Saul 'Canelo' Alvarez has dismissed suggestions he only agreed to fight Gennady Golovkin after the Kazakh struggled to victory over Daniel Jacobs in March.
The Mexican, 27, finally faces WBC, WBA and IBF middleweight champion Golovkin on Saturday at Las Vegas' T-Mobile Arena in the most significant fight since Floyd Mayweather defeated Manny Pacquiao in 2015.
Golovkin, 35, went the 12-round distance for the first time in a lethargic defeat of Jacobs which some observers felt the American had won.
Alvarez's promoter Oscar De La Hoya has also spoken of the fact Saturday's fight took 18 months to negotiate, and at a time when Golovkin appeared the hungrier of the two fighters. The Mexican, however, insists that that is merely incidental, and denied that the agreement was only reached when the undefeated Golovkin showed signs of decline.
He is adamant that it was already in place before that unanimous decision, even though De La Hoya had long appeared to be allowing time for him to develop, and also does not agree that in that period he has become the physically bigger man.
"We basically had a deal done before the (Jacobs) fight," said Alvarez, who in May defeated Julio Cesar Chavez Jnr at super-middleweight.
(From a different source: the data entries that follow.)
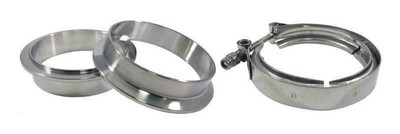 Torque Solution Edelstahl V-Band Klammer & Flansch Set - 3in (76mm)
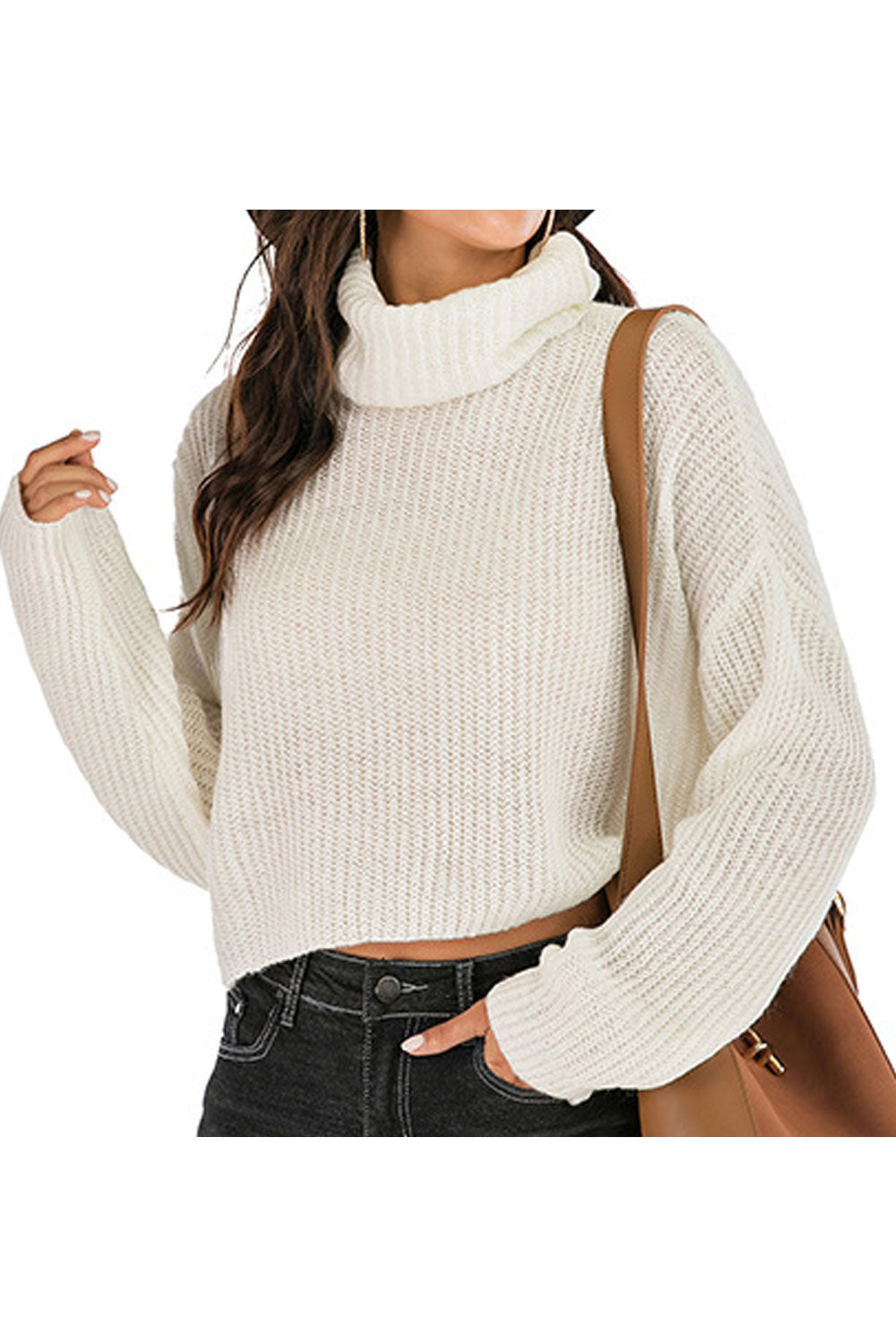 Women Amazing Solid Colored Restful Turtle Neck Long Sleeve Short Pullover Sweater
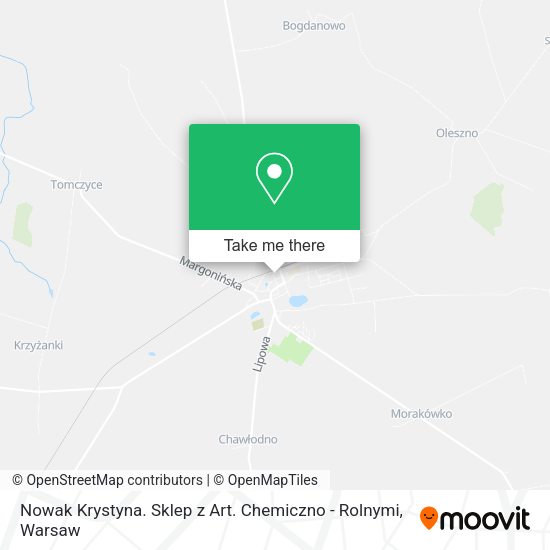 Nowak Krystyna. Sklep z Art. Chemiczno - Rolnymi map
"He just had to be victorious and I had to win my fight, so no, it had nothing to do with it.
"This is the fight we'd always wanted and it was going to happen for September.
"I still think (Golovkin) fights at a very high level.
"He's actually a little bit bigger, but it doesn't mean that he's stronger than me. If you look at his knock-outs and my knock-outs, mine are a little better than his. It's not just about the power; it's about precision, and I've attained that."
The widespread belief that Saturday's match-up, which will be supported further down the bill by Britain's Nicola Adams against Hungary's Alexandra Vlajk, will prove as exciting as it will competitive has already led to talk of a potential trilogy.
Golovkin has long been considered one of the greatest middleweights in history but one in need of victory in a defining fight like this to truly prove that, but Alvarez is adamant he will win so convincingly that they will never fight again.
"I'm going to prove in the first fight that there's no reason for a second and third one," he said.
"Of course he's one of the best (of all time). He's demonstrated it: he's very strong, and I know it's going to be a difficult fight. I'm confident I'm going to win, but it doesn't mean it's not going to be a difficult fight."